Planning For Sustainable Cities By Crossing Boundaries – Exploring How Conflicts Of Interest Are Managed By Integrating Different Types Of Knowledge In Urban Planning.
University of Gothenburg, Sweden
Implementing Sustainable Development Goals in urban planning has been suggested as a key strategy to transform society to become more sustainable. When implementing the SDGs, one of the main challenges and possibilities for urban governance is the ability to manage conflicting interests. Conflict management is therefore decisive for sustainable urban development. Knowledge integration has been identified as a key element to support conflict resolution. However, the processes of knowledge integration have so far received limited attention. This paper aims to deepen understanding of what happens when different actors are involved in the knowledge production for planning future sustainable urban districts. The paper seeks to answer the following research question: What does different actors’ perspectives on knowledge and knowledge use mean for conflict resolution practices in urban planning?
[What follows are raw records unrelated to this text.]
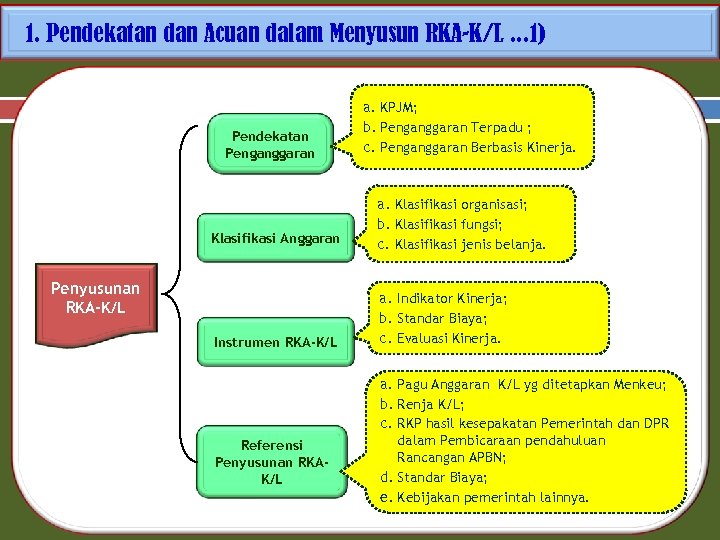 1. Pendekatan dan Acuan dalam Menyusun RKA-K/L ...1)

Penyusunan RKA-K/L

Pendekatan Penganggaran

a. KPJM;
b. Penganggaran Terpadu ;
c. Penganggaran Berbasis Kinerja.

Klasifikasi Anggaran

a. Klasifikasi organisasi;
b. Klasifikasi fungsi;
c. Klasifikasi jenis belanja.

Instrumen RKA-K/L

a. Indikator Kinerja;
b. Standar Biaya;
c. Evaluasi Kinerja.

Referensi Penyusunan RKA-K/L

a. Pagu Anggaran K/L yg ditetapkan Menkeu;
b. Renja K/L;
c. RKP hasil kesepakatan Pemerintah dan DPR dalam Pembicaraan pendahuluan Rancangan APBN;
d. Standar Biaya;
e. Kebijakan pemerintah lainnya.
The research is conducted through a case study of how conflicts of interests are managed when planning for sustainable districts in the urban development project RiverCity Gothenburg, Sweden. Within this project, I follow an informal collaborative knowledge production process. Informed by theory on co-production of knowledge and boundary work, I apply an interdisciplinary knowledge typology to map out different types of knowledge used to reach agreement within the project, and their relations to different actors. This paper contributes to a more systematic and in-depth understanding of the role of knowledge use in conflict resolution practices and processes within urban governing.